Mengutip informasi dari PUPR melalui akun instagram resminya @kemenpupr pada Senin (24/7/2023), Preservasi Jalintim yang telah berlangsung sejak tahun 2020 lalu tersebut dilaksanakan dengan menggunakan skema Kerja Sama Pemerintah dan Badan Usaha (KPBU).

Dibangun melalui skema KPBU, proyek perbaikan Jalintim di Sumsel ini menjadi proyek KPBU pertama pada sektor jalan non – tol

Sebelum preservasi dilakukan, kemantapan Jalintim Kota Palembang dilaporkan hanya sekitar 77,56%. Adapun setelah proses perbaikan ini dilakukan diperkirakan kondisi kemantapan jalan akan mencapai 100%.

Dalam pelaksanaannya, Proyek KPBU yang berada di bawah tanggungjawab Balai Besar Pelaksanaan Jalan Nasional (BBPJN) Sumsel, Ditjen Bina Marga Kementerian PUPR ini dikerjakan oleh PT Jalintim Adhi Abipraya sebagai kontraktor pelaksana yakni perusahaan patungan PT Adhi Karya (Persero) Tbk. dan PT Brantas Abipraya (Persero).

Adapun ruang lingkup preservasi Jalintim Sumatera Selatan ini terbagi ke dalam tiga jenis :

Pertama, pekerjaan rekonstruksi dan pemeliharaan enam ruas jalan sepanjang 29,87 kilometer (km) yang meliputi Jalan Srijaya Raya, Jalan Mayjen Yusuf Singadekane, Jalan Soekarno Hatta, Jalan Akses Terminal Alang-Alang, Jalan Sultan Mahmud Badarudin II, Jalan Letjen Alamsyah Ratu Perwiranegara

Kedua, rehabilitasi dan pemeliharaan sebanyak 14 unit jembatan dengan total panjang mencapai 2.575,79 meter.

Ketiga, pembangunan dua fasilitas Unit Pelaksana Penimbangan Kendaraan Bermotor (UPPKB).
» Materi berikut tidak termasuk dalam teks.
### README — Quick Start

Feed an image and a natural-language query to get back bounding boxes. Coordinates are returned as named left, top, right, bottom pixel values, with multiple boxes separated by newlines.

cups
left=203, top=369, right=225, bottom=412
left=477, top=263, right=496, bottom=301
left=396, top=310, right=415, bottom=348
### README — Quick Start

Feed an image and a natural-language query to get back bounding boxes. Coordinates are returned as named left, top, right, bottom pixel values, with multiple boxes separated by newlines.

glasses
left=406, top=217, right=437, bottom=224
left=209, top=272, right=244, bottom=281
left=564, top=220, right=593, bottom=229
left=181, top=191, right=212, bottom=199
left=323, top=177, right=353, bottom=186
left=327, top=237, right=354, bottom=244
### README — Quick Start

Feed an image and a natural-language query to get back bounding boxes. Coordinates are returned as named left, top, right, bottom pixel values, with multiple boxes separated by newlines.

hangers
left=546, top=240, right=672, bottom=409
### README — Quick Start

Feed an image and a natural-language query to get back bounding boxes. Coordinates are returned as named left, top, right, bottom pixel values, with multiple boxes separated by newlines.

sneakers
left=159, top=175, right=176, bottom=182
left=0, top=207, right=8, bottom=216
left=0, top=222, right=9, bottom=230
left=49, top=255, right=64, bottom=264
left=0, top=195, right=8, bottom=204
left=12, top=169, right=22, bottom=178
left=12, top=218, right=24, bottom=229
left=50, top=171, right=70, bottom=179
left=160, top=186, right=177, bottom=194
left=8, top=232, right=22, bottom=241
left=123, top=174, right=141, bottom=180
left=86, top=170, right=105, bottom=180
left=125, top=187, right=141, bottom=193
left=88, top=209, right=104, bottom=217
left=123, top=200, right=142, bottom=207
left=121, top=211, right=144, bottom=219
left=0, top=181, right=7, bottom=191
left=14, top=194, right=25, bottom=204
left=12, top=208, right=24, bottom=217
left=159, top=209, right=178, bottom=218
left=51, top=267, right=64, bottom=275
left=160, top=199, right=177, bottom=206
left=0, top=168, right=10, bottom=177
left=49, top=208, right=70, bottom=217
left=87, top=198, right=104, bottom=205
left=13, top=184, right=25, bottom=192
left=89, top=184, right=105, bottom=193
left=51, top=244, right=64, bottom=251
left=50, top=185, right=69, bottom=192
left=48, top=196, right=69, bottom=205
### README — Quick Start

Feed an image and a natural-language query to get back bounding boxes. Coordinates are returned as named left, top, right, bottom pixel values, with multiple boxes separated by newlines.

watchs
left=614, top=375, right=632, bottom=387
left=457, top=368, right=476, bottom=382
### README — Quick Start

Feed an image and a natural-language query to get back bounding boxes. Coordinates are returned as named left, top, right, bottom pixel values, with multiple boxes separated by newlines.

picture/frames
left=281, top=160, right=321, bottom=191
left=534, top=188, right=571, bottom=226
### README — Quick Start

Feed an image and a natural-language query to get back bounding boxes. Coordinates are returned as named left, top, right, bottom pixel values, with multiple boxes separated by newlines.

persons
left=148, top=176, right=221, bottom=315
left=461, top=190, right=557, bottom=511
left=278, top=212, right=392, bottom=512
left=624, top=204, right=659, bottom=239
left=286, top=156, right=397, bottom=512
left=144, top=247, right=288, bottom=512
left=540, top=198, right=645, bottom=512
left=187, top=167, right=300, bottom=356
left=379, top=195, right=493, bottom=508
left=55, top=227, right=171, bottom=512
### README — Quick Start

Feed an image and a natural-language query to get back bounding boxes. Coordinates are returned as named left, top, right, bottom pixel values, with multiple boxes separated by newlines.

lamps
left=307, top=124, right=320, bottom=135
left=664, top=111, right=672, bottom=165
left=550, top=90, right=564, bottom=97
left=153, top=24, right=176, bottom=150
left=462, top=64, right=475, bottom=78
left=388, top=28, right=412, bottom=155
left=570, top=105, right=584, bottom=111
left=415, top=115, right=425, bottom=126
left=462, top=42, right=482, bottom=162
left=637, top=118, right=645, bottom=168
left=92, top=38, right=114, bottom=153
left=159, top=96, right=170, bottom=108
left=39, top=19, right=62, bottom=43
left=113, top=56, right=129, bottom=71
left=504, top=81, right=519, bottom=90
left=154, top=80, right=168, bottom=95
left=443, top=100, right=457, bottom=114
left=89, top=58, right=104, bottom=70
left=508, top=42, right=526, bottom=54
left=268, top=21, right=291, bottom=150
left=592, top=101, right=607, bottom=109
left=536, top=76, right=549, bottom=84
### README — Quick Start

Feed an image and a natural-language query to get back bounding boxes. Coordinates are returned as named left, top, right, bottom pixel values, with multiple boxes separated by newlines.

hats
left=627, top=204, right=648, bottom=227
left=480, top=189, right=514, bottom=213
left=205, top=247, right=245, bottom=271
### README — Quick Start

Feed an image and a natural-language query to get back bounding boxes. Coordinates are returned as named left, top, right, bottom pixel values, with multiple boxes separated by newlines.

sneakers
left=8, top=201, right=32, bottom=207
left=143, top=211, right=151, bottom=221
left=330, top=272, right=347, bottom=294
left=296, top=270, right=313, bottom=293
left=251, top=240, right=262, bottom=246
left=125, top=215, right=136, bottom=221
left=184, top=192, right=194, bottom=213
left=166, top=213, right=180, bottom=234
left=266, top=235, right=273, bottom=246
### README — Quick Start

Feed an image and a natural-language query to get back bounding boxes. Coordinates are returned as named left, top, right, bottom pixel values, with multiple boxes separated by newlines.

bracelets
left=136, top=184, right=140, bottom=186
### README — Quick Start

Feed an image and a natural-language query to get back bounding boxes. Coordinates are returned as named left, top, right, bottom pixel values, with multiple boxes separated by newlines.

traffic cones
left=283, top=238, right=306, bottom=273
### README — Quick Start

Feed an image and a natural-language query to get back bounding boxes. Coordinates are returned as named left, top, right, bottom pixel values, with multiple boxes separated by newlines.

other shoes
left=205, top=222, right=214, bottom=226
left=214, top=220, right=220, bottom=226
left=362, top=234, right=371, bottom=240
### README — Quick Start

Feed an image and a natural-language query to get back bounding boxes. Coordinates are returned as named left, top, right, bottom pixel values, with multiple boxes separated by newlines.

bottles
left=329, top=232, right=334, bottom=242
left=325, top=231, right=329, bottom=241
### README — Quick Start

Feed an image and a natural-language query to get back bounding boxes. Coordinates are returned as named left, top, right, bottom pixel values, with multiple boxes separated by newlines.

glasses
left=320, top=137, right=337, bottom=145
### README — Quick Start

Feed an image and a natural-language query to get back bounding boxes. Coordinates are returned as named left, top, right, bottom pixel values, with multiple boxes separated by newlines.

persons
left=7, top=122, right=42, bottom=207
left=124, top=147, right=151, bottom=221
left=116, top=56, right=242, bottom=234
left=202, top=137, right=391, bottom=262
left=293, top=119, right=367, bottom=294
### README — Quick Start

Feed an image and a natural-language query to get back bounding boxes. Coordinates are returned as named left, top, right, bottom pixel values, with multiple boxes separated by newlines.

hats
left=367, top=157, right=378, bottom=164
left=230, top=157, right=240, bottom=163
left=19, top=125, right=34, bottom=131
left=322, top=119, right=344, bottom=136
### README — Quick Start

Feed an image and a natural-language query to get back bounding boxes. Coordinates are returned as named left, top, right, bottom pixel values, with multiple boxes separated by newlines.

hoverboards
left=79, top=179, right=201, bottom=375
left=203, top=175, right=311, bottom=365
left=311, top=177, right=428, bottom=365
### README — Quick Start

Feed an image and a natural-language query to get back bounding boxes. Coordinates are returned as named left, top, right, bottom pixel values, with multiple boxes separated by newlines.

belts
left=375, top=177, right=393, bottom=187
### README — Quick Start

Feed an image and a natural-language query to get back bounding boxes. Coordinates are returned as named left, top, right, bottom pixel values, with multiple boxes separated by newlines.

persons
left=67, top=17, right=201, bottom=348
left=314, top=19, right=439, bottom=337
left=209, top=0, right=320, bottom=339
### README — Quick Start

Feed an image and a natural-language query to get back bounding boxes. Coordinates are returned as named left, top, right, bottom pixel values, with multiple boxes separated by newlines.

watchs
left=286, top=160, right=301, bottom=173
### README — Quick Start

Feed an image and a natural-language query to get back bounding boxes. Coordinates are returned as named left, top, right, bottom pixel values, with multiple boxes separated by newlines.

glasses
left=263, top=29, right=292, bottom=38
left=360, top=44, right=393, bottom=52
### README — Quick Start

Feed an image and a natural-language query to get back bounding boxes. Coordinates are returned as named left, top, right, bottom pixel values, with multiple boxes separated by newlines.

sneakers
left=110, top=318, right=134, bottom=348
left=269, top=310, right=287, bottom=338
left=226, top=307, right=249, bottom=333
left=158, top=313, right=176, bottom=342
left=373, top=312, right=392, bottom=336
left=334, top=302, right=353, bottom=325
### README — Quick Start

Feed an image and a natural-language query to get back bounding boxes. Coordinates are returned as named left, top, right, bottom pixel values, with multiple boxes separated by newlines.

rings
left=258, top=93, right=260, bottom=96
Perbaikan Jalintim di sumsel ini menghadirkan sejumlah manfaat diantaranya yaitu meringankan beban APBN karena melibatkan investasi badan usaha pelaksana dalam proses pembangunan. Kemudian mampu mengendalikan kendaraan Over Load dan Over Dimension (ODOL) alias truk obesitas dengan Fasilitas UPPKB yang dilengkapi dengan High Speed WIM.

Dan terakhir ke depannya diharapkan juga dapat menghadirkan manfaat berupa terciptanya ruang interaksi sosial di trotoar Jalan Akses Terminal Alang-Alang Lebar dan Jalan Soekarno-Hatta yang mengadopsi kearifan lokal (motif hiasan songket dan tanjak khas Sumatera Selatan).